At SignifAI, we are combining different approaches. First, we are using multiple outlier algorithms which helps us detect a variety of anomaly conditions. DBSCANHampel FilterHolt-Winters and ARIMA (X, SA) to name a few. Those are being used mostly on metric data, but also help us in smooth hard streams before pushing them into the next anomaly tier. Other types of methods SignifAI uses are mostly based on Supported Vectors Machines (or SVM) type algorithms, as well as Bayesian and Probabilistic modeling.
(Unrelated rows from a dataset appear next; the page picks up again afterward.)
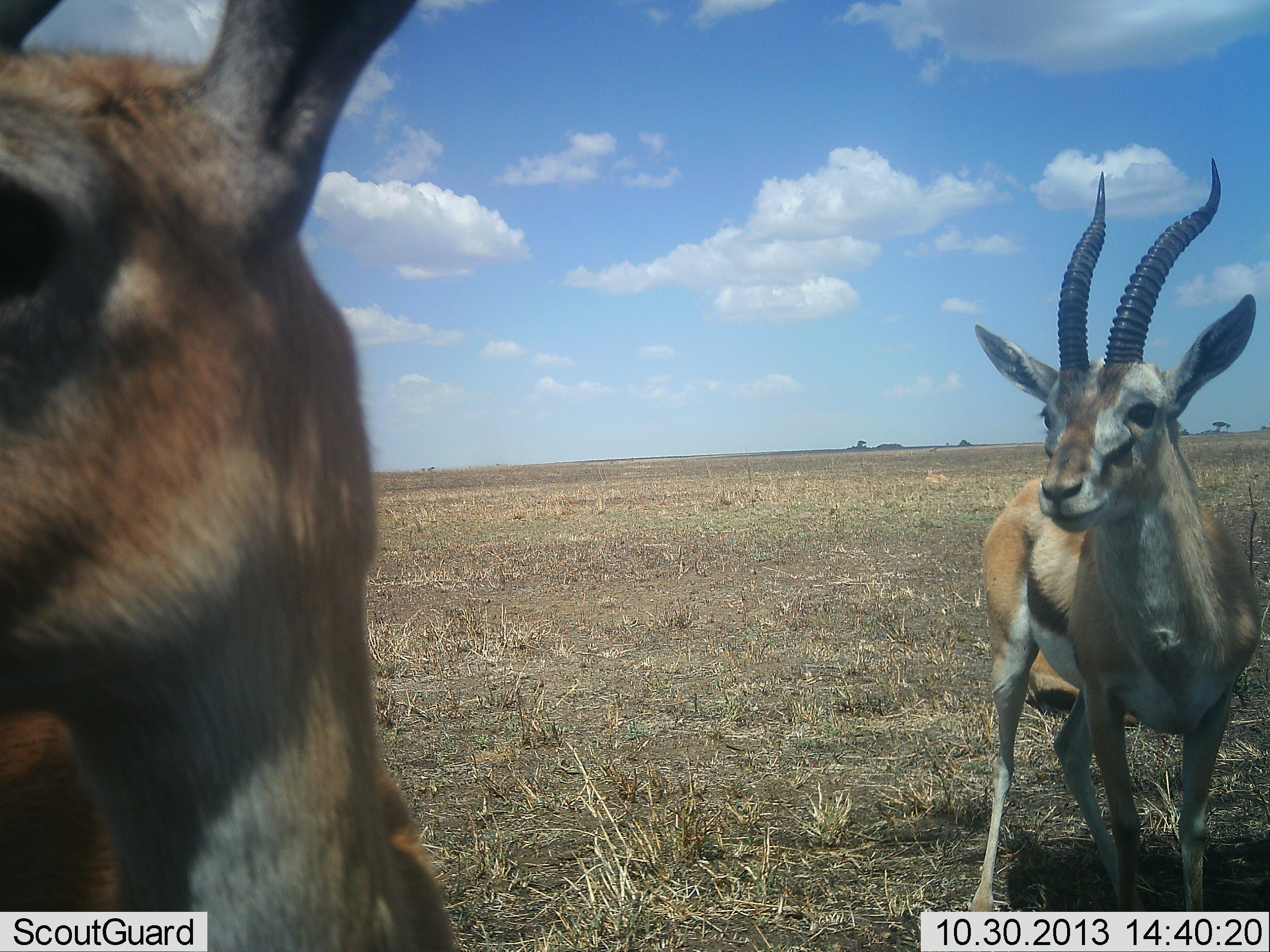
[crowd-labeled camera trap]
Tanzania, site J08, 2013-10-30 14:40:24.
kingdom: Animalia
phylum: Chordata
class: Mammalia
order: Artiodactyla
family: Bovidae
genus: Eudorcas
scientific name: Eudorcas thomsonii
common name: thomson's gazelle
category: gazellethomsons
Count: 2.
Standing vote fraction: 90%.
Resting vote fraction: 10%.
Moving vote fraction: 5%.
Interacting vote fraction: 10%.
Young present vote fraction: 0%.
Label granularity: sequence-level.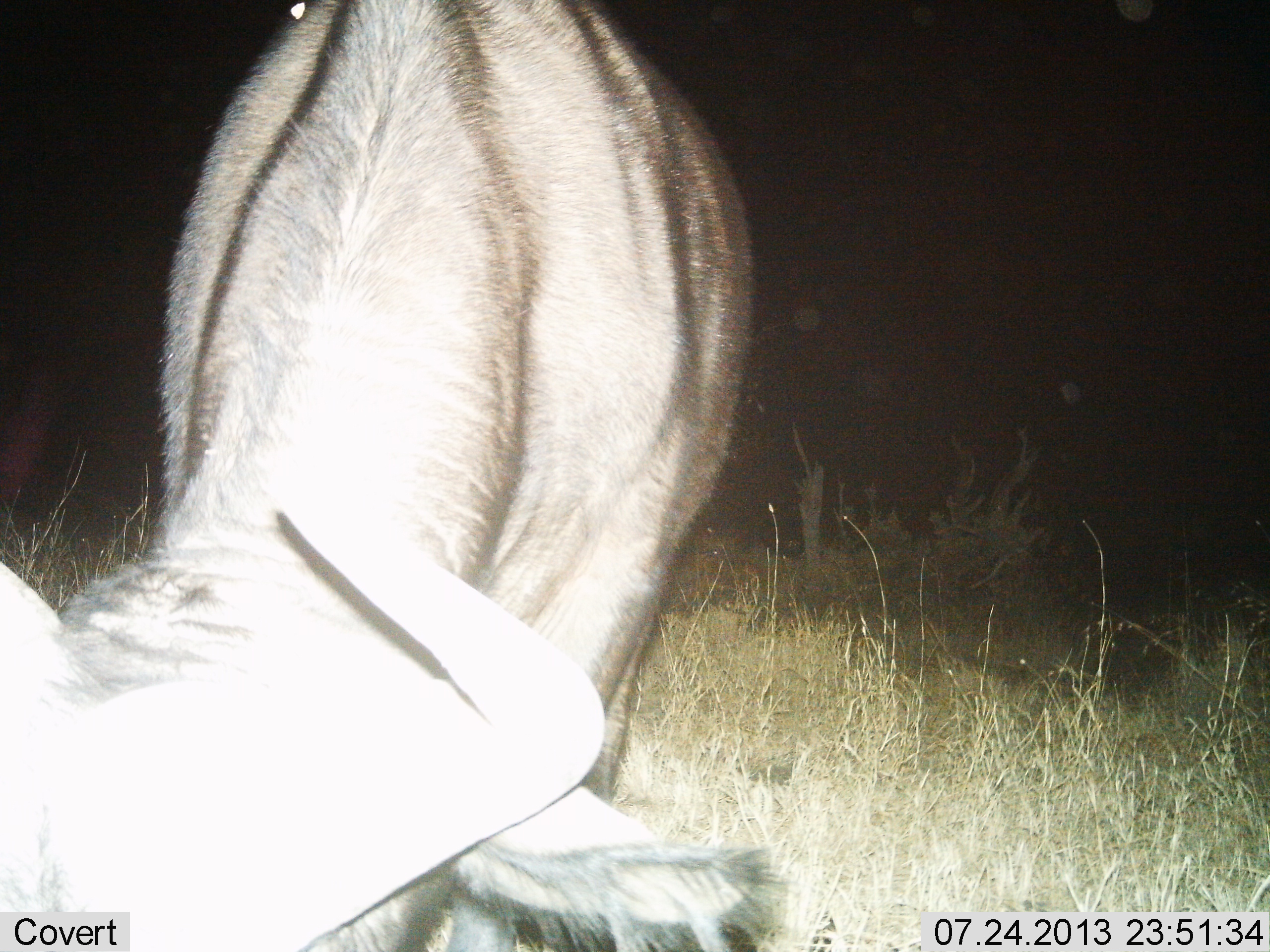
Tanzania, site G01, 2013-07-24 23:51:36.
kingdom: Animalia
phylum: Chordata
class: Mammalia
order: Artiodactyla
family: Bovidae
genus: Connochaetes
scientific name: Connochaetes taurinus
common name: blue wildebeest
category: wildebeest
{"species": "wildebeest (blue wildebeest) (Connochaetes taurinus)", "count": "1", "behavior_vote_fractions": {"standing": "60%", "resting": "0%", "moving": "0%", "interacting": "0%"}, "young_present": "0%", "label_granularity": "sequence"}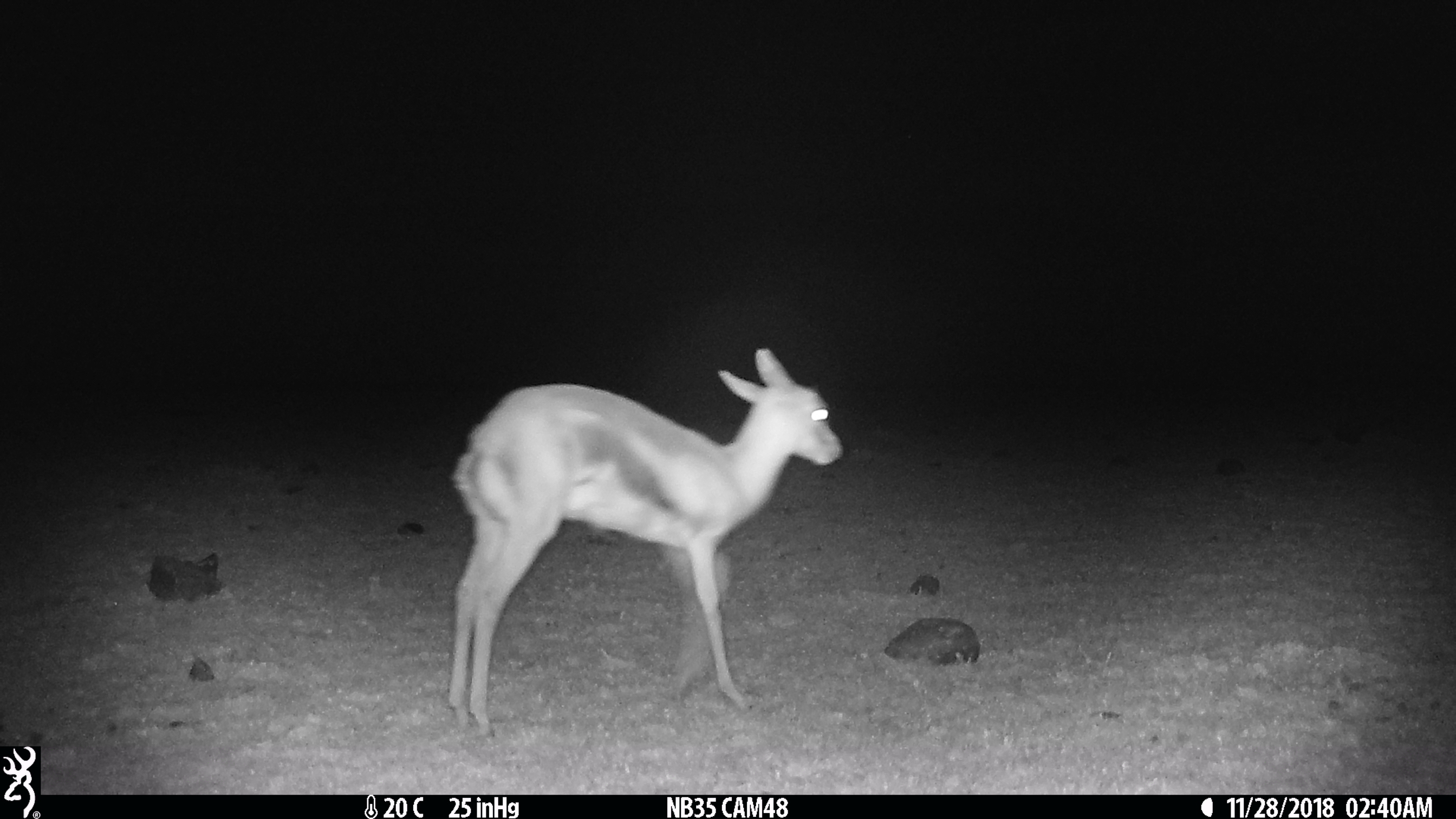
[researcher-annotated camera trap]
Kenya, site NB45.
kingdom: Animalia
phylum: Chordata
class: Mammalia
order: Artiodactyla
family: Bovidae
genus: Eudorcas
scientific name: Eudorcas thomsonii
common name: thomon's gazelle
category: gazelle thomsons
Gazelle thomsons (thomon's gazelle) (Eudorcas thomsonii).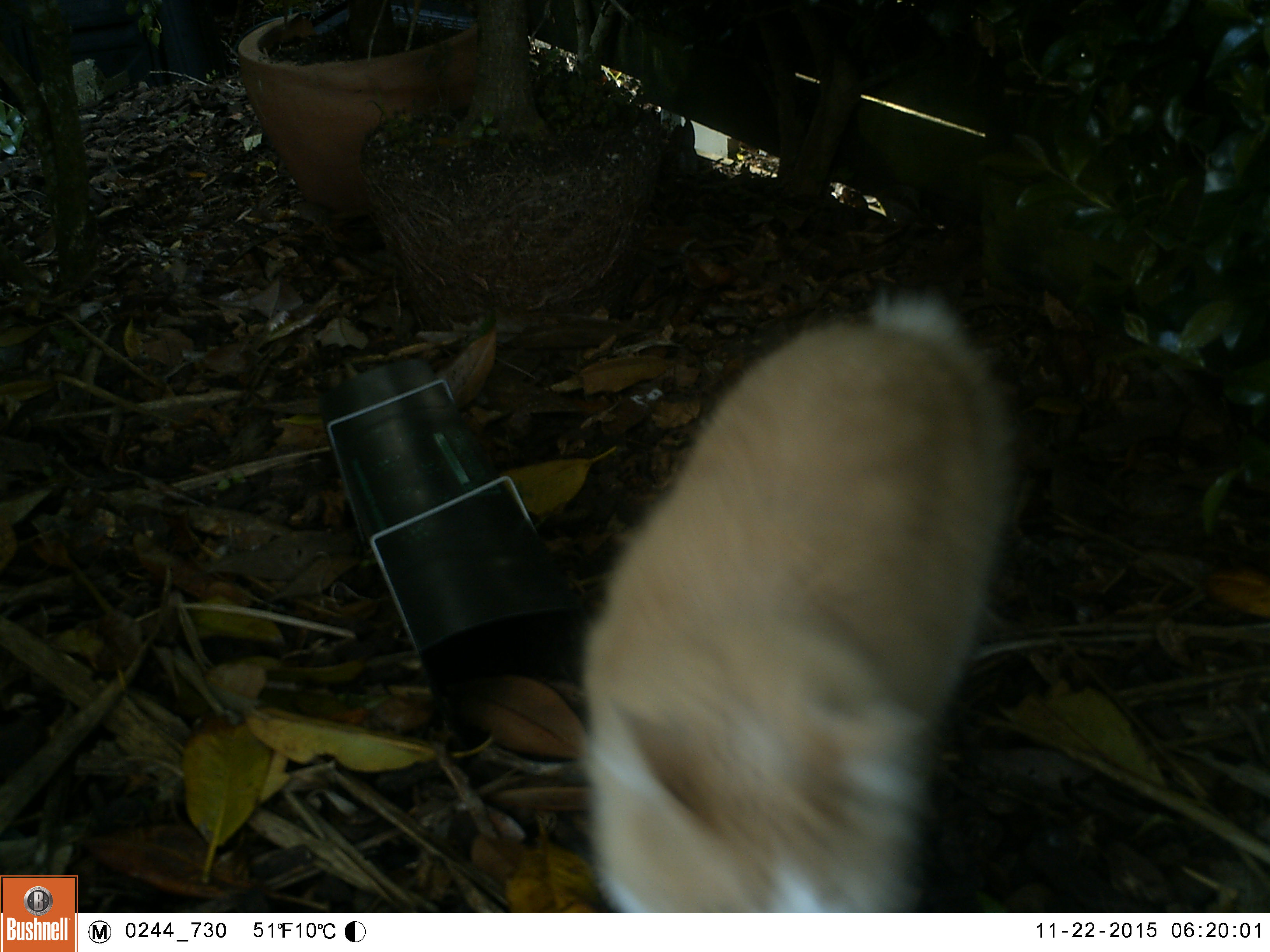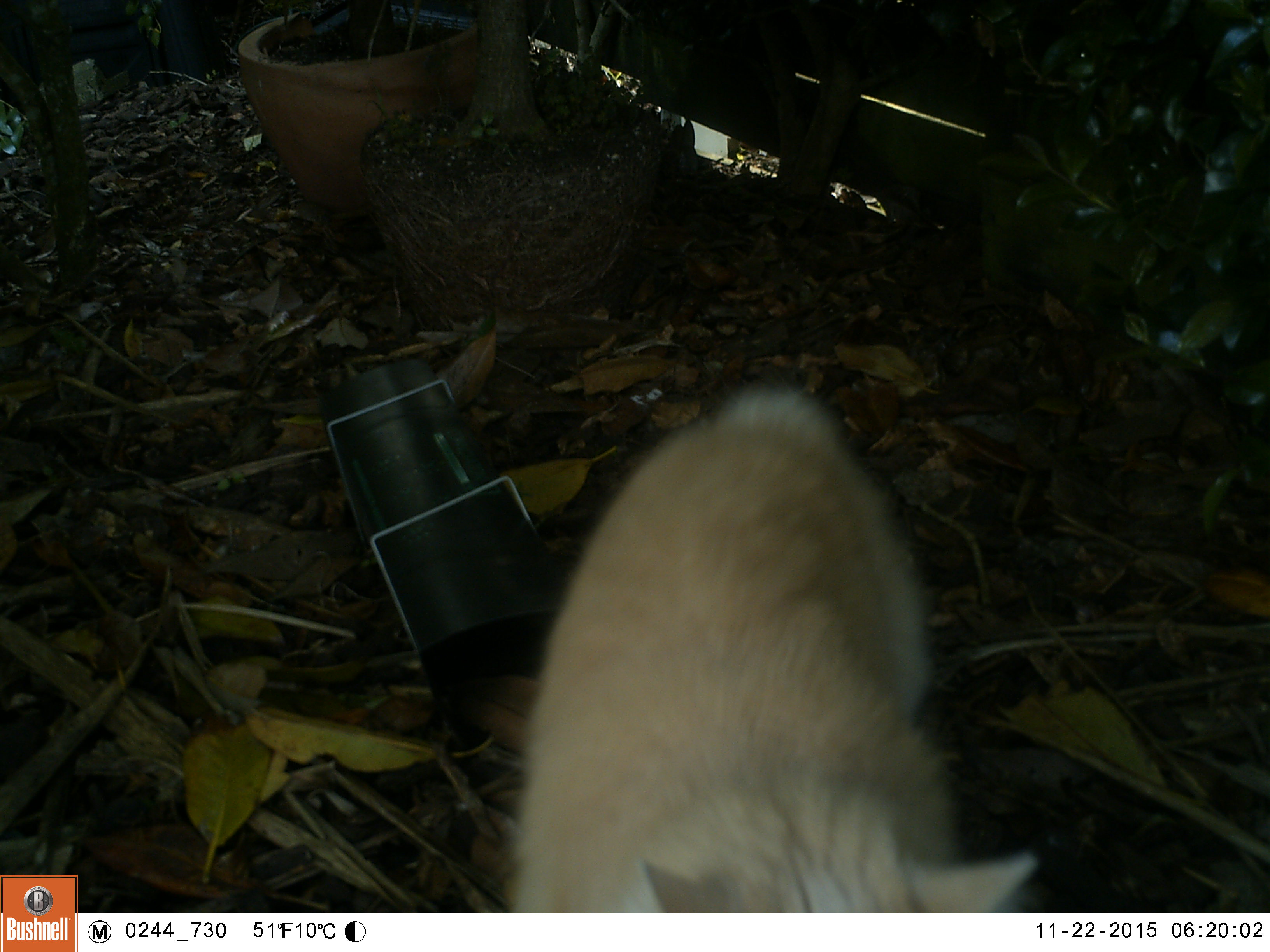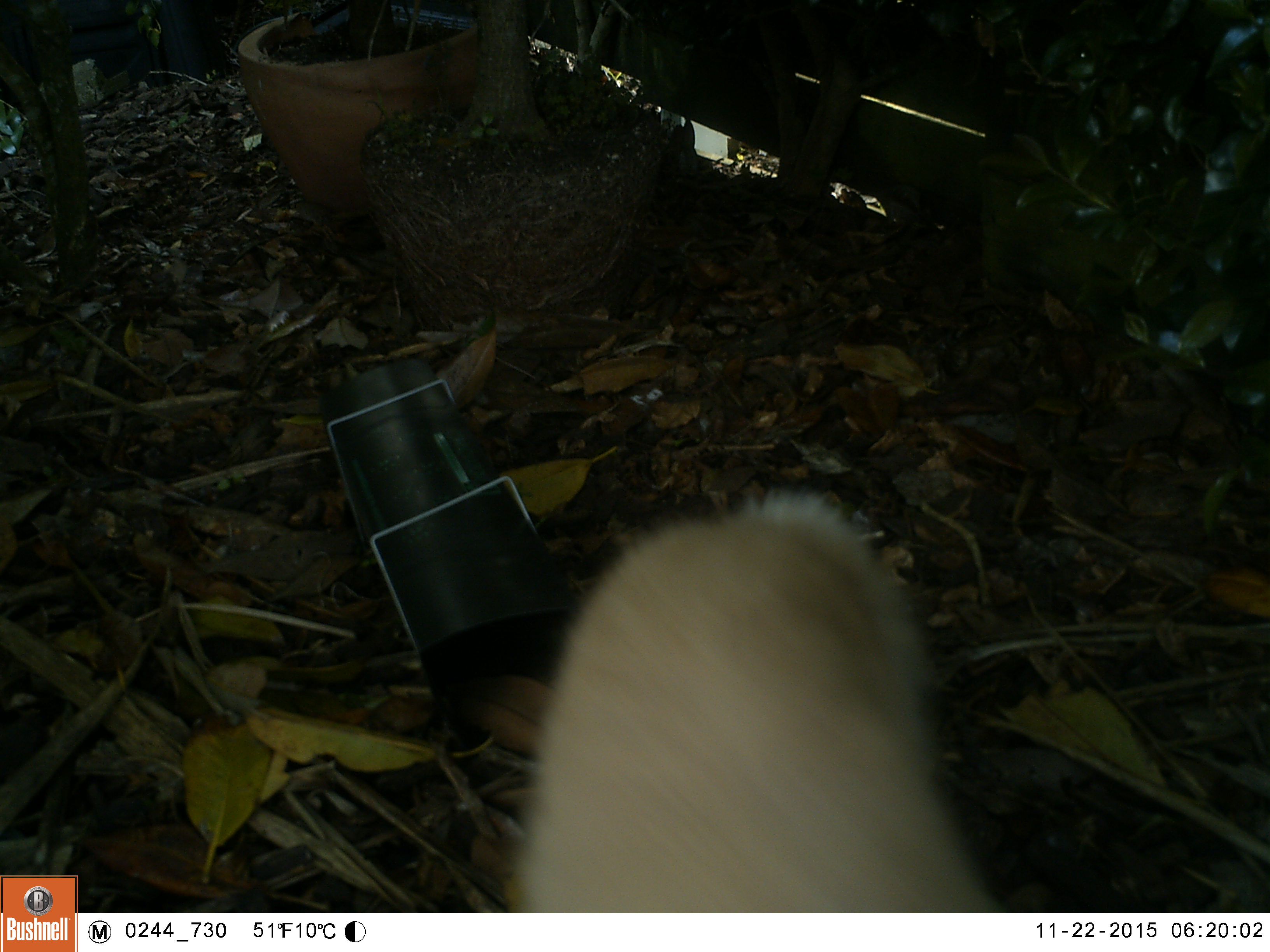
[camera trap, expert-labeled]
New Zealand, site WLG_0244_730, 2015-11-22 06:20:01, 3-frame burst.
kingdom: Animalia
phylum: Chordata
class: Mammalia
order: Carnivora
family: Felidae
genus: Felis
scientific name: Felis catus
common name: domestic cat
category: cat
Cat (domestic cat) (Felis catus).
Bayesian modeling is a way of calculating the likelihood of some observation, given the data you’ve already seen. It allows you to declare your statistical beliefs about what your data should look like before you look at the data. These beliefs are known as ‘priors’. You can declare one for each of the parameters you’re interested in estimating. Bayesian modeling looks at these priors and the observed data, and calculates a distribution for each of those parameters. These are known as ‘posterior distributions’. Part of the benefit of probabilistic programming, relative to comparable Bayesian modeling in the past, is that you don’t need to know anything about how that calculation happens. There are many advantages in working with these models but for us the most important one is that we get a way to encode the expert knowledge about the data into the model and provide context. This is very important for an SRE because as an expert you can know that there is no chance at all of certain observations. The other statistical advantage is that there are no limitations on which distributions can be used to model the use case.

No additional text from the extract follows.